(DO THIS) Can you rewrite the material with "closest" replaced by "nearest" and everything else left unchanged?

(RECORDS FOR THE EXERCISE)
>> begin

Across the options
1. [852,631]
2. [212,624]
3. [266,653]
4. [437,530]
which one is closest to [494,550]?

>> end

(SOLUTION TO THIS EXERCISE)
Across the options
1. [852,631]
2. [212,624]
3. [266,653]
4. [437,530]
which one is nearest to [494,550]?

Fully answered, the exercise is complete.